Publishing a story is the best way to get more people on that topic to reach out to you. That is our goal. It can often not be the case. Leading into the holidays, I got married and went on my honeymoon, and I went two months without publishing a story; this week, I plan to publish three stories. So it can vary. 

Forbes likes to think of itself more on the once-a-week cadence, which is very different from the daily places or multiple times-a-day places. It’s also very different from the New Yorker, where you show up every three months, I assume, with a 30,000-word magnum opus. Our stories never get longer than 3,000 words, so it’s a bit different.

Where do you find the idea for most of your stories? 
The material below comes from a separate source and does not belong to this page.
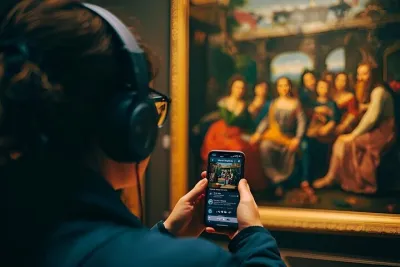 Uffizi Gallery Timed Entry Tickets With Audio Guide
Alex: Most of my stories are not pitch driven. Often the pitch-driven stories come from an existing relationship. For example, a VC I’ve met before with an underrepresented background has a new fund. As they talk about their announcement plan with their PR representatives, they say, “I know Alex at Forbes; let’s see if he’s interested.” It’s a warm intro-type situation where I’ll give real feedback. 

It may occasionally be the exclusive offer, or it may be that I come back a year or three months after a meeting and say, “I want to write about this company now.” That’s what happens with the bigger stories. For example, take the cover story I wrote on Flexport. I met with the CEO five years before that. I think I had a catch-up a year before the story that came from an inbound from their agency. A year later, that holiday season, the supply chain was top of mind, and I knew I could reach out to that agency and say the time is right to spend more time with him. They were very helpful in making that happen.